Diagnosing Everyone

There are those of us who are in the mental health arenas, either professionally or as laypeople, who have varying degrees of knowledge of a variety of mental health disorders. Once you have access to this kind of information, you can fall into the trap of diagnosing everyone you meet or know as having a particular mental disease or disorder.

Some of these people are doctors, therapists, coaches, patients and/or curious bystanders.

It’s easy, once you get access to a certain amount of information, to consider yourself an expert, as you start to diagnose everyone you come across as having a problem.

In some cases, learning about certain mental disorders can be very valuable, such as dealing with someone you know personally, maybe intimately, who may (or may not) suffer from a mental disorder or disease.

Having a good understanding about how someone might react in certain circumstances can help you understand and deal with them when the face challenges or tend to react in ways that don’t seem normal to you.

This can be very helpful in helping you to determine if someone is “safe” to be around or have access to intimate details of your life, especially if they can have a negative effect on your life. You have every right to determine who has access to and influence in the life that you live.

Early detection of certain personality types, and of people who may be toxic, abusive, or potentially dangerous, is hugely advantageous.

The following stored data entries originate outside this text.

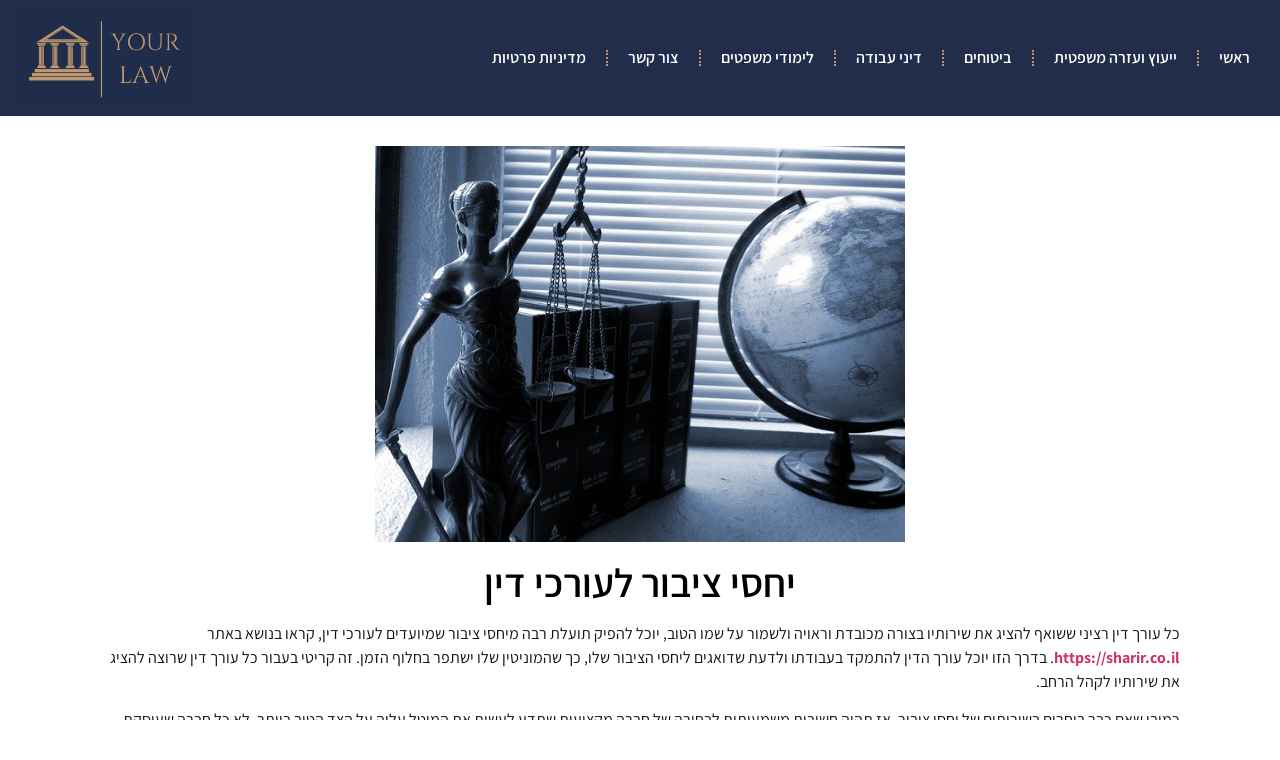

--- FILE ---
content_type: text/html; charset=utf-8
request_url: https://www.google.com/recaptcha/api2/aframe
body_size: 266
content:
<!DOCTYPE HTML><html><head><meta http-equiv="content-type" content="text/html; charset=UTF-8"></head><body><script nonce="IdcqVfpWBCd3iImHxBNoWA">/** Anti-fraud and anti-abuse applications only. See google.com/recaptcha */ try{var clients={'sodar':'https://pagead2.googlesyndication.com/pagead/sodar?'};window.addEventListener("message",function(a){try{if(a.source===window.parent){var b=JSON.parse(a.data);var c=clients[b['id']];if(c){var d=document.createElement('img');d.src=c+b['params']+'&rc='+(localStorage.getItem("rc::a")?sessionStorage.getItem("rc::b"):"");window.document.body.appendChild(d);sessionStorage.setItem("rc::e",parseInt(sessionStorage.getItem("rc::e")||0)+1);localStorage.setItem("rc::h",'1768889823366');}}}catch(b){}});window.parent.postMessage("_grecaptcha_ready", "*");}catch(b){}</script></body></html>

Even so, diagnosing everyone is an unhealthy approach to building community and it keeps people separated by categorizing traits, which may not be signs of a mental disease or disorder at all.

This fits perfectly into the judge matrix.

The judge matrix keeps us separated from our peers because we can quickly determine what we do not like or approve of in someone else as we categorize those around us, placing individuals in a box of likeminded folks.

Doctors, therapists, counselors, and professionals in all trades do this; it is a widely accepted (and promoted) practice, but it not a high-vibration activity.

Admittedly, it may be an effective way to manage and filter through a wide variety of people and may enhance your ability to focus and save countless hours of discovery and therapy, it is unjust, and not conducive to promoting individuality, freedom, peace, and harmony.

The judge matrix destroys community, fosters separation and dissention, and is harmful to the potential expansion and evolution of the human race.

If you must diagnose clients as part and parcel of your day-job, or must attempt to diagnose someone in an effort to keep yourself safe from potential loss or harm, then do so, but do not let your judgment spread to your circle of influence, or the community at large.

Diagnosing others is judging them based on a very limited amount of data, and you cannot know a person well enough be evaluating a short list of “red flags.”

Mental disorders or diseases are not the only way we categorize, diagnose, separate, and judge others. This applies to all categorizations which separate people into groups.

It is socially acceptable to sort people by gender, health status, age, height, color of eyes or hair, income, political views, religion, race, physical location or address (or lack of physical home address), media preferences, even the clothes they wear, and the cars they drive, amid a nearly endless list of categories to judge and separate others by.

Judging others is not good medicine.

One of my personal heroes said, “Judge not, lest you be judged.” And is akin to, “Let he who is without sin cast the first stone.”

Unless “Judge” is part of your job title or job description (or necessary for personal protection) then it should be avoided. Even so, if you are required to judge, keep it focused on only the areas when and where it is warranted, and try to celebrate the differences of anyone else.

Judge if you must, then move on, loving and accepting others for who and what they are, regardless of their individual characteristics. Don’t take judgment home or to your community.

After all, aren’t we all just doing the best that we can with what we have?

I know I am.

And I love you just the way you are.